The Problem With Single Stock Positions

by | Apr 3, 2018 | Videos

Show Notes

The Irrelevant Investor – Michael Batnick’s Blog

Ritholtz Wealth Management Company Website

The Problem With Single Stock Positions – Transcript

Tom Mullooly: In Episode 83, we talked about the risks of holding individual stock positions.

Welcome to the Mullooly Asset Show. I’m your host, Tom Mullooly and this is episode number 83. Normally, we start with a question that we get from our viewers. This topic is something that has come up a lot lately in our calls, emails and our inquiries, so we’re just going to call this a compilation of different questions that we’ve received over the last few weeks, and we talked about, we want to talk about the risk of holding single stock positions.

I’ll start with a quick story. In the late 90s, we had a client who called on multiple occasions and begged us. He wanted to put his entire account into America Online. Remember AOL? He wanted to put the whole account into America Online.

As he said, all it does is go up every single day and millions of people are signing up for AOL. I get as he was saying, I get those floppy disks in the mail every week. If you go to look up the chart for AOL today, what are you going to find? You’re going to find the chart of Verizon. Here’s why.

AOL went public in 1992. They were extremely popular through the 90s. They split. They went over $100 a share. Then they announced they’re doing this deal with Time Warner.

When they announced that deal by the way, the company was valued at $224 billion. 15 years later, company is drastically different. They wound up doing a deal with Verizon. The company was worth $4.4 billion. They lost almost the entire value of the company in the next 15 years.

We know that it can be very rewarding to hold single stock positions in an investment account. We’ve been doing it for years, but it has to be in the right proportion.

Now we have a friend of our firm, a gentleman by the name of Michael Batnick. He is the Director of Research at Ritholtz Wealth Management and he recently had two quotes that I want to share with you because they’re excellent. The first thing that he said was that you’re not buying yesterday’s Amazon. Think about this.

Yesterday’s Amazon was a bookseller and a company that started selling a lot of things online.
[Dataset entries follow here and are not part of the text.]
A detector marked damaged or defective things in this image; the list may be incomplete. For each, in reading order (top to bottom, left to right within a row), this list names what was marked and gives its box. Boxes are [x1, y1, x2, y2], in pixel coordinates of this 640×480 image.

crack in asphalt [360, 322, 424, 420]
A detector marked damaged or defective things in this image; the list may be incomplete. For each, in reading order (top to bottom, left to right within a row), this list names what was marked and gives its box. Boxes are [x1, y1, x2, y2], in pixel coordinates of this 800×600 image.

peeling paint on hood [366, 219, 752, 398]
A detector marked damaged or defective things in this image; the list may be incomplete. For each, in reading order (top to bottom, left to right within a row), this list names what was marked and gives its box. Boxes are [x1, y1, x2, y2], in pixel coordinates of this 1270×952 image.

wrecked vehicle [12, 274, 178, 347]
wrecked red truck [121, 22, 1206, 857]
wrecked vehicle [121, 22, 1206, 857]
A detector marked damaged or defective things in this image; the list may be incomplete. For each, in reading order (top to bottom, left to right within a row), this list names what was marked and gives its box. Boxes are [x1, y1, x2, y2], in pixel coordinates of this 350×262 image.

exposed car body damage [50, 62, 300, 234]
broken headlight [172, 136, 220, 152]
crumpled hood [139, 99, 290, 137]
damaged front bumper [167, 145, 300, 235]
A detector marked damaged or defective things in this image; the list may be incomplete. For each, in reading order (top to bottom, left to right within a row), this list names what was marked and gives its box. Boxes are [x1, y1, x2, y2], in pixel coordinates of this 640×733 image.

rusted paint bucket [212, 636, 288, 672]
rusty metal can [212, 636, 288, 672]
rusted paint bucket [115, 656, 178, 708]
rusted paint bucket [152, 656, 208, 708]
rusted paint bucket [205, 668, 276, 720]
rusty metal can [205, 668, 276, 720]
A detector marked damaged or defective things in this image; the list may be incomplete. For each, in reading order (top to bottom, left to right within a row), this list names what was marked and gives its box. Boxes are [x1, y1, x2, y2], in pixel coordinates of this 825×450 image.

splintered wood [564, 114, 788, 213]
What does today’s Amazon look like? Because really when you’re investing in Amazon today in 2018, you’re buying a completely different company. Think about that.

You’re buying a company that’s into a grocery store chain. They’re talking about getting into healthcare. They, in addition to being the biggest retailer around, they also own Amazon Web Services,. That could be a gigantic standalone company all on its own.

The second thing that he said, which I thought was great and kind of puts things into perspective is that he said hey Netflix can fall 40% from its recent highs and just made it a couple of weeks ago, it can fall 40% and still be up for the year.

While it can still be up, are you going to be standing up if you hold a stock that drops 40%? That we don’t know. We have a lot of folks I get nervous when the market drops 10%. What do we do? What do you do when a single stock position falls 20%, 30%, 40% or more?

Here’s some of the problems that we see with holding single stock positions. The first thing is you don’t know what the company is going to look like in 5, 10, 20 years. I mean just using AOL as an example, they were the biggest dial up company. There were 23 million people that used AOL for dial up connections. I think my uncle and aunt still use that as a dial up but think about where they went.

Now they’re are a small piece of Verizon and along the way, they morphed into buying the Huffington Post and they even started something called Patch. Remember Patch? Okay, so the second problem we see with single stock positions is that with the success that comes with these things, you got to be ready for some really severe drawdowns and sometimes we’re talking about 60%, 70%, 80%.

Netflix is a perfect example of that. They’ve had huge draw downs, it takes a lot of guts and a lot of intestinal fortitude to just stay with these names throughout some really serious drawdowns and we get calls from folks that really start flipping out when their stock is down 15%. You have to be able to look long term and say I’m going to ride this no matter what.

The third problem that we see is oftentimes, selling these single stock positions unleashes a tax bill that is often unnecessary. It’s hilarious to see or hear client reactions when I tell them okay, we’re going to sell this stock. We’re going to close out this position. You’re going to have a $10,000 tax bill next year when all’s said and done, whoa, whoa, whoa, it changes their opinion, it changes their perspective.

It’s not really the way you want to do it, but it does put things in a different light, knowing that you’re going to be unleashing a big tax bill. The biggest takeaway that we see is that these single stock positions, while great, it puts you at times on an emotional rollercoaster. You’re taking that rollercoaster ride without putting that safety bar down. I just don’t know if everybody’s cut out for that.

That’s the big message from Episode 83. We got to keep everything in proportion. Thanks for watching. We’ll see you on the next video.